**Исходный текст**:

Но вернусь к «необарокко». Аркадий мне ничего конкретного о своей теории не рассказывал. А я не решалась его расспрашивать. Мне был известен термин «барокко», но тогда я не знала, что понятие «необарокко» применялось по отношению к русскому авангарду 1910-х годов. К сожалению, мне так и осталось неизвестно, как о «необарокко» было заявлено, кто были его сторонники. Но, надо думать, о белинковской теории, открыто направленной против соцреализма, разговоры ходили, так как против ее автора очень быстро было сфабриковано «дело», а все экземпляры романа Белинкова были изъяты.

Разумеется, и «необарокко», и самого Аркадия в институте принимали далеко не все. Так, например, вспоминается, что учившийся там же поэт Николай Глазков отзывался об Аркадии крайне недоброжелательно. Я бывала у него в те же годы на встречах молодых поэтов. Собиралось иногда по несколько человек. Стихи читали по очереди, сидя на подобной грязному логову Колиной кровати, – зимой прямо в шубах и валенках. Это было чуть ли не единственное «сидячее» место в холодной запущенной комнате, лишенной каких бы то ни было признаков быта. Тогдашняя Колина жена и мать были в эвакуации в Горьком. А он жил сообразно своим богемно-эпатажным вкусам, позиционируя себя наследником футуристов – Бурлюка, раннего Маяковского и Хлебникова, которого он боготворил. Гордился, что Лиля Брик, ценившая его стихи, сравнивала его с великим Велимиром. В его неприятии Аркадия и «необарокко», как я теперь понимаю, по-своему сказывалась наследственная неприязнь футуристов к поборникам культурных традиций, например, к акмеистам. Но, как и Белинков, Глазков не принимал всерьез соцреализм: только как объект противостояния.

**Материал**:
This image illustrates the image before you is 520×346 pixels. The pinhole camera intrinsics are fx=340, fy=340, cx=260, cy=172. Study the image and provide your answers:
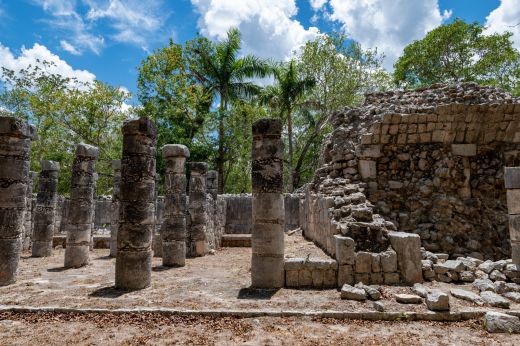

**Задания**:
- a) Ответьте по отрывку о «необарокко» на три вопроса:
(i) Что было изъято после того, как против автора теории сфабриковали «дело»?
(ii) Где находились в эвакуации тогдашняя жена и мать Глазкова?
(iii) С кем Лиля Брик сравнивала Глазкова?
- b) Продолжите, пожалуйста, отрывок о «необарокко» после его последней фразы.

**Решённые задания**:
- a)
(i) Все экземпляры романа Белинкова.
(ii) В Горьком.
(iii) С великим Велимиром.

- b)
Конечно, доныне не замеченное выступление молодых писателей под девизом «необарокко» было всего лишь кратким эпизодом. Но мне все же представляется, что он заслуживает внимания историков русской литературы. Это были сознательные бунтари. Причем на фоне всеобщей писательской покорности их выступление можно расценивать как настоящий подвиг. Тем более, что «необарокко», как я поняла позднее, заявляло о намерении опираться в своих творческих принципах на запретное наследие начала XX века, которое в кругу Белинкова прекрасно знали и понимали. Так, например, помню, что Боря Штейн собирал стихи чтимой им Марины Цветаевой, вполне сознавая опасность подобного коллекционирования. Кажется, ему удалось собрать не только ее дореволюционные издания, но и какие-то более поздние, а возможно, и рукописные сборники, появившиеся после ее возвращения в Москву.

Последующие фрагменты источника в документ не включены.